だから、不思議な感じがするのだ。今の私と同じくらいのときの栄太兄を感じると、何だか変な感じがして、同時に、すごく嬉しい。
「……一緒に通ってたら、どんな感じだったのかな、とか」
『一緒に? 大学にか』
私は黙る。
別に、大学じゃなくてもいい。小学校でも、中学校でも、高校でも――どこでもいい。けど、どこまでさかのぼっても、私が栄太兄と重なる可能性はない。
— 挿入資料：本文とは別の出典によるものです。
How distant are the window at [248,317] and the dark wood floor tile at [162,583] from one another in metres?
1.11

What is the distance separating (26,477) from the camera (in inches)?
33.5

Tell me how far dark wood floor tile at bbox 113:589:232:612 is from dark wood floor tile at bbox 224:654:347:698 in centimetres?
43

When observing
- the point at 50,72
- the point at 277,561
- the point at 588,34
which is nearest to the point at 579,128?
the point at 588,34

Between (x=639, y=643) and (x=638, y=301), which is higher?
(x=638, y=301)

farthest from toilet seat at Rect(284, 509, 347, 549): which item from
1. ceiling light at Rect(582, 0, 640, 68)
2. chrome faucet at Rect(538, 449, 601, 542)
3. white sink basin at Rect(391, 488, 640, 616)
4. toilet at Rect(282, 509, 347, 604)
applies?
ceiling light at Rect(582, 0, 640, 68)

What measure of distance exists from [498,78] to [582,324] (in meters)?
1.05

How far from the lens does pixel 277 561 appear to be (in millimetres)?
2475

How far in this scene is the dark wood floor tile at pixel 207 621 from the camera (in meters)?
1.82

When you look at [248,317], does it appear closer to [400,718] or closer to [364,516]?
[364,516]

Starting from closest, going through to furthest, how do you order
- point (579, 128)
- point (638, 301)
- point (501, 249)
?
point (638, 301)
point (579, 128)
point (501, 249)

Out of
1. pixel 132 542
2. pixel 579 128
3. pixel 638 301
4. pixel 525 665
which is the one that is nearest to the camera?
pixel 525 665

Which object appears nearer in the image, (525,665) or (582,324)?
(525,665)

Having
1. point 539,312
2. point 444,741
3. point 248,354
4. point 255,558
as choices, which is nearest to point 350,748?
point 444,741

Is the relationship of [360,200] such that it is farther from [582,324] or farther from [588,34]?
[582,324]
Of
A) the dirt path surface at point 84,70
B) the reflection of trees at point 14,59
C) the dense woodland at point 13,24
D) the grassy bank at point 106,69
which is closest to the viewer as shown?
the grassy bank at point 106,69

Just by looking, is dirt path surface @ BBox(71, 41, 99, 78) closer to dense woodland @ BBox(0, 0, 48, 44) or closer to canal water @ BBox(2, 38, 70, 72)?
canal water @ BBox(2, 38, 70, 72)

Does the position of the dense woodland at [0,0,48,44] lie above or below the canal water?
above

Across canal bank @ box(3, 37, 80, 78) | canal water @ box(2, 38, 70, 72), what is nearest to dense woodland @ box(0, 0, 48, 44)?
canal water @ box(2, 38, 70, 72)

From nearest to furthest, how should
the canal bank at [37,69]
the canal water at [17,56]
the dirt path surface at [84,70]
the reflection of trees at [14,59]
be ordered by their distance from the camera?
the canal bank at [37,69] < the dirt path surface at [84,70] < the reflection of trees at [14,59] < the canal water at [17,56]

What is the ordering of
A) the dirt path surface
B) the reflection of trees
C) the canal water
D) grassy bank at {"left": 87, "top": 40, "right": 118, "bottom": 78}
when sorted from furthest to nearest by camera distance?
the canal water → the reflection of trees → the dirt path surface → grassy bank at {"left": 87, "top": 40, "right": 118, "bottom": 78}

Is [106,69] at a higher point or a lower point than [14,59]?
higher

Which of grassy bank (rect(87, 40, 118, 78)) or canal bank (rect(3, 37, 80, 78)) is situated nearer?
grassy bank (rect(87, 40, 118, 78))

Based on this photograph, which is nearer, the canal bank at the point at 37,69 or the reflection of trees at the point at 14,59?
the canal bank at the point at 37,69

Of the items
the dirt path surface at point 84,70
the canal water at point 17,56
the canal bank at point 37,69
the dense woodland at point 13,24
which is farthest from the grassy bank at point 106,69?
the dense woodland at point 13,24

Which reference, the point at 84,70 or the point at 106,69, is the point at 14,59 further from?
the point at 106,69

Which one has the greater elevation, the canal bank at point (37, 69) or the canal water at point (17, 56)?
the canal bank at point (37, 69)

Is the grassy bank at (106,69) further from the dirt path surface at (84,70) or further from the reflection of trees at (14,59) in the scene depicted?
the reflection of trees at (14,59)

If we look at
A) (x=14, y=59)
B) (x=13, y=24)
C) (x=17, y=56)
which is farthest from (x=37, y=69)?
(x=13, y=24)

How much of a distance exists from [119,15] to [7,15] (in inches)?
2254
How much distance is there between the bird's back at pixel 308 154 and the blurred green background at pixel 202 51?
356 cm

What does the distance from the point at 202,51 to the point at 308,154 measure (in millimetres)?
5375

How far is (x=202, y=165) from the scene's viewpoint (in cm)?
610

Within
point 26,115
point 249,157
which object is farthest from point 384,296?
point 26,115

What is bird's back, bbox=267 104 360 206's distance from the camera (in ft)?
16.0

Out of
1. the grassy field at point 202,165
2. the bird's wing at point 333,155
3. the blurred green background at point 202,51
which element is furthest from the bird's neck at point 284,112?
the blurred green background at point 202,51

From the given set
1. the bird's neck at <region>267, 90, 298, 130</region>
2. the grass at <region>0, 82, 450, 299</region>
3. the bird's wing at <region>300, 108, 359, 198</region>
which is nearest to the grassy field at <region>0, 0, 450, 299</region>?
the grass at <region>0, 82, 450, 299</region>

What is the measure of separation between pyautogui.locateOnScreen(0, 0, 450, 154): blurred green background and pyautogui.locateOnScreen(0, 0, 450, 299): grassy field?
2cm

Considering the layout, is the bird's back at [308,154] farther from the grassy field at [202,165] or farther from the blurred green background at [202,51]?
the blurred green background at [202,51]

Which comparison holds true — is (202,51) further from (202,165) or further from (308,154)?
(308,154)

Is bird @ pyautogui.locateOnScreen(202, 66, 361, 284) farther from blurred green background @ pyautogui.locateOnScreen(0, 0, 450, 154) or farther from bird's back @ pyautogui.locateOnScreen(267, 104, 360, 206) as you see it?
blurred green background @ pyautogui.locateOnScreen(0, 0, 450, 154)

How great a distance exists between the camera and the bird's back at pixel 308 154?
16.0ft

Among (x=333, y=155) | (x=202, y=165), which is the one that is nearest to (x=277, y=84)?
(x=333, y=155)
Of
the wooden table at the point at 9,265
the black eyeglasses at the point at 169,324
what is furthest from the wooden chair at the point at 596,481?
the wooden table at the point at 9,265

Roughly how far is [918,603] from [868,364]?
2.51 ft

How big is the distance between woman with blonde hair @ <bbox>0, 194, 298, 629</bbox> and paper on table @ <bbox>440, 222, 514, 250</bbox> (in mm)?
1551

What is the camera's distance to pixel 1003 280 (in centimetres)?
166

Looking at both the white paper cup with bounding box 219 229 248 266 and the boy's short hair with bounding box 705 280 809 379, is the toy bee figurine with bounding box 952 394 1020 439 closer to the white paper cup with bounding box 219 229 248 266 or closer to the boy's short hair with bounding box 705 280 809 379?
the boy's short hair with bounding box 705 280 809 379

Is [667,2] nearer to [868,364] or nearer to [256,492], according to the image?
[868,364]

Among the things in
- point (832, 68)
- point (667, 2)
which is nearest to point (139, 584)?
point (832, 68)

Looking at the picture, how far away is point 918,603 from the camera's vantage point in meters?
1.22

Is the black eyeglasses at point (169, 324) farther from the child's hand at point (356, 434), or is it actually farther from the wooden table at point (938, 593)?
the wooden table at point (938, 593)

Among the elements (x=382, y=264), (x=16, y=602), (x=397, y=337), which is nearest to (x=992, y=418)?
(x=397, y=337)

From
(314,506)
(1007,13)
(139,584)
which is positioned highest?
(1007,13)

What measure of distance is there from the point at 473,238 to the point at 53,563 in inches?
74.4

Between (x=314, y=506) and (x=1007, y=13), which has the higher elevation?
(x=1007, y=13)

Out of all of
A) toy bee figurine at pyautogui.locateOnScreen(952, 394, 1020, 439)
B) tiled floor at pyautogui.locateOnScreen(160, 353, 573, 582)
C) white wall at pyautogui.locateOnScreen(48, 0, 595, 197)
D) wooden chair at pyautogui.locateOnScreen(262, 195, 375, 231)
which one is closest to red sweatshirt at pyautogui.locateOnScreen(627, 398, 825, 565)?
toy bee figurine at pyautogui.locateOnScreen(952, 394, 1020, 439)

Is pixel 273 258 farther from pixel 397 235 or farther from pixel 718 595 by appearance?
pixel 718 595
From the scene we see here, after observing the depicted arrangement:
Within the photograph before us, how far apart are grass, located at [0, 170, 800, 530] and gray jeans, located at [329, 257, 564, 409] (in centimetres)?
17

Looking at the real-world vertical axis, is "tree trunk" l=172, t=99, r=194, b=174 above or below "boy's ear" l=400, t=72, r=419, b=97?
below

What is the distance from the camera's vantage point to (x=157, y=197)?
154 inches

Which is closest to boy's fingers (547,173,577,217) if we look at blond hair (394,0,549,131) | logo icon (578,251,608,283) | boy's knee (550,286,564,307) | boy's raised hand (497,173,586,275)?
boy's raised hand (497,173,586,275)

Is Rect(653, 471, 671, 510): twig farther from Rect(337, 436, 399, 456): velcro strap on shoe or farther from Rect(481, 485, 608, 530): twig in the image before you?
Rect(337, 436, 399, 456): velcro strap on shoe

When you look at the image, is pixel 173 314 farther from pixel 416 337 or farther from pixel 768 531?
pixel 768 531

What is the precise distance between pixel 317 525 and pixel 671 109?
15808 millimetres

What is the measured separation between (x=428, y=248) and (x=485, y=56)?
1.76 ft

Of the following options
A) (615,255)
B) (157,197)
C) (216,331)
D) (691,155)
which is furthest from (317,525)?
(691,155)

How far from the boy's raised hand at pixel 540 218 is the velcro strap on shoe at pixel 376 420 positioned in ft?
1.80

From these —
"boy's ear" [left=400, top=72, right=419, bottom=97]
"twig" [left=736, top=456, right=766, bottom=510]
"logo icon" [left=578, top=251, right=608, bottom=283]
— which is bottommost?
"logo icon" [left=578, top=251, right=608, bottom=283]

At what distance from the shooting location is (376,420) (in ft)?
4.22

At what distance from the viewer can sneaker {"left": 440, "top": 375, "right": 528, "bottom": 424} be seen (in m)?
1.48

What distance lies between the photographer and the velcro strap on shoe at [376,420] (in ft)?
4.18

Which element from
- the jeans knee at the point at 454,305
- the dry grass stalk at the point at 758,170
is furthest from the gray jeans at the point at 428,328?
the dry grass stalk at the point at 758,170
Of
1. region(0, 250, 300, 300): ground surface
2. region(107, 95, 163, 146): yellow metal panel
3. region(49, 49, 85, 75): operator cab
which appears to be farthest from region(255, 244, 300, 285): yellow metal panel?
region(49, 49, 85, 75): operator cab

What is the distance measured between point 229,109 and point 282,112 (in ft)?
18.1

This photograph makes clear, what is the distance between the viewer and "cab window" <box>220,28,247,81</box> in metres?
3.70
『そうやなぁ。なんや、お互い当たり障りなく接して、そのまま過ぎ去りそうやけどな』
つきん、と胸が痛む。ーーそれは、たぶん、私も同じように感じているからだ。
「……栄太兄と私が、イトコじゃなかったら、やっぱりこうはならなかったのかな」
『さあなぁ。でも、お互い、近づくには不器用過ぎるやろ』
「……うん、そうかも」
でも、と思う。多分、そうだったとしても、私は栄太兄のことが気になっただろう。気になって気になって、でも遠ざかりたくないから近づくのが怖くて、その背中ばっかりを見つめて――会わなくなってから、後悔したに違いない。
「……よかった、イトコで」
『そうやな』
くすくすと、栄太兄が笑う。
栄太兄にとっては、どうなんだろう。もし、イトコじゃなくても、私のことを好きになってくれたんだろうか。
バレンタインデーのときの言葉を思い出す。
不器用な自分に、新しい人間関係を築くのは難しいから――
栄太兄は、あのとき、そんな意味合いのことを言った。
――それなら。
と、あのとき、心の奥底によぎった不安がある。
――それなら、朝子ちゃんでもいいの?
それでも、それは口に出せなかった。
栄太兄が迎えに来てくれたのは、私のところだったのだから。
それ以上何か言うのは、意地悪なような気がして。
そして同時に――そうかもしれない、と言われるのが、怖かった。
「でもね。そしたら、案内してくれてた先輩に、バレちゃった。私、そんなに全部顔に出てるのかな? もう少し、ポーカーフェイスを勉強しなくちゃ……」
『……その先輩は……女の?』
どこか言いにくそうに訊かれて、一瞬どきりとした。
動揺する必要なんてないのに。
私は迷った後、明るく言った。
「……男の先輩だよ。院生なんだって。――芦田さんって言うの」
『……そうか』
「印象、翔太くんみたいな感じなんだけどね。話すと隼人さんみたいで、穏やかな感じ。研究者ってああいう雰囲気になるのかな」
『……そうかも知れへんな』
なんだか、栄太兄の声が遠い。
「……栄太兄?」
『ああ、いや……』
しばらくためらうような気配がして、はは、と軽い笑い声が聞こえた。
『……別に、何でもないねん。そや、俺、明後日から一週間くらい奈良に帰るよって、またお土産でも買っとくな』
「……うん」
頷きながら、じわじわと胸に寂しさが広がる。
なんだか、取り繕ったような気配が、寂しい。
「……栄太兄?」
『なんや?』
「言いたいこと……何かあるんじゃないの?」
私がおずおずと問うと、栄太兄は数秒の沈黙の後、いや、と言った。
『そんなん、無いて。すまんな、変に気ィ遣わせたか』
「ううん……それは……いいんだけど」
栄太兄に気を遣うなら、別にいくら遣っても苦にならない。栄太兄が笑ってくれるなら。でも。
「……次、いつ会えるかな」
ぽつりと言ってから、はっとした。
何となく、それを私から言うのは禁句なような気がしていたのに、つい、言ってしまった。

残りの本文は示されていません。